Foto: Arquivo/O Estado

Sem crise da gripe aviária, avicultura do Estado se recompõe, exporta e vende mais.

O mercado interno vem dando fôlego extra para a avicultura paranaense. Dados da Associação Brasileira dos Produtores e Exportadores de Frango (Abef) dão conta de que o consumo per capita de frango neste primeiro trimestre de 2006 já é 13,59% superior ao mesmo período do ano passado. Neste primeiro trimestre, o consumo per capita chegou a 39,06 kg. O setor fechou o ano de 2005 com um consumo per capita de 35,5 kg.

Segundo o presidente do Sindicato das Indústrias de Produtos Avícolas do Estado do Paraná (Sindiavipar), Domingos Martins, essa elevação comprova que o frango ?é a proteína animal mais acessível e de melhor qualidade que pode compor a mesa dos brasileiros?.

Exportações

Já os números de exportação de frango do Paraná no último mês de maio em comparação a abril apontaram o que o setor de avicultura esperava. As exportações do Estado apresentaram queda de 4,49% no valor exportado e de 7,86% no volume enviado ao exterior. Em abril, o Paraná exportou US$ FOB 54,56 milhões. Já em maio, esse valor chegou a US$ FOB 52,11 milhões. Em quilos, o Estado exportou 53,18 milhões em abril e 49 milhões em maio.
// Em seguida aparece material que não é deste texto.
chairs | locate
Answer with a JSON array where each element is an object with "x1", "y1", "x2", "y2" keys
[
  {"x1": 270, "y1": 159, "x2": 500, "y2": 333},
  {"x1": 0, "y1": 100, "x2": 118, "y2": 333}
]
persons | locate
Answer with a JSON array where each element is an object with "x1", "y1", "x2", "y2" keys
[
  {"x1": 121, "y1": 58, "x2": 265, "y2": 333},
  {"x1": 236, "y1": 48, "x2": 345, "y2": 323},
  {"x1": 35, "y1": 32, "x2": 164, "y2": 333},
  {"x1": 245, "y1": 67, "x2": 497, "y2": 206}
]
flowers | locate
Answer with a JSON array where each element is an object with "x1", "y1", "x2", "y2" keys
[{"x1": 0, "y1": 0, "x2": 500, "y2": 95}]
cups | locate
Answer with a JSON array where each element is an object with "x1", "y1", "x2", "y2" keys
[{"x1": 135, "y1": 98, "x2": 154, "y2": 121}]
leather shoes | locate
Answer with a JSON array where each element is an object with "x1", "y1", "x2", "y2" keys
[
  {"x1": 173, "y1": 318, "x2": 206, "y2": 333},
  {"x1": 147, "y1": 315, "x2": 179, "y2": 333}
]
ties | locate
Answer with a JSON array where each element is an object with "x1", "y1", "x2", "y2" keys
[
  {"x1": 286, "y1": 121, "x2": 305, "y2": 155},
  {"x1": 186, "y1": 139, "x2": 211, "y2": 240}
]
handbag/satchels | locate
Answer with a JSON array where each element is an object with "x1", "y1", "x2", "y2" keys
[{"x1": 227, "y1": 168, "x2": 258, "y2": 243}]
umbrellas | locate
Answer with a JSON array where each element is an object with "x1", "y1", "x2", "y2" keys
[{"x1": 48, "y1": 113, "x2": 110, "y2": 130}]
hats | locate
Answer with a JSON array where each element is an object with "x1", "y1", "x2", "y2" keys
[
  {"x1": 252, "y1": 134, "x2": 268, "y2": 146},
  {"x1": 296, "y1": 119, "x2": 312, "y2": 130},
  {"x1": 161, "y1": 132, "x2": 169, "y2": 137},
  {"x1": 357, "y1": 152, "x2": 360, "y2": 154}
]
Martins explica que ?apesar da queda nas exportações, a performance do setor está dentro da esperada?. Ele afirma que a avicultura de corte segue o que rege a lei da oferta e da procura. ?O mercado é quem dita as normas para a avicultura?, completa.

Abates

Depois da queda de 21,07% registrada em abril (com relação a março), o abate de aves no mês de maio voltou a ter um crescimento, de 10,66% em relação a abril. Em abril foram abatidas 71.691.769 cabeças. Já em maio, esse número chegou a 79.340.241 cabeças. Martins explica que o crescimento foi resultado do fato de que o abate incluiu também matrizes e aves com idade menor.

Os números de alojamento, segundo dados da Apinco, tiveram queda. Em março, o Paraná tinha 77.926.179 cabeças alojadas. Em abril (dado mais atualizado), esse número caiu para 73.804.083. O Estado acompanha a tendência do País. Em março, o Brasil tinha 340.257.059 cabeças alojadas. Em abril, esse número caiu para 332.530.453.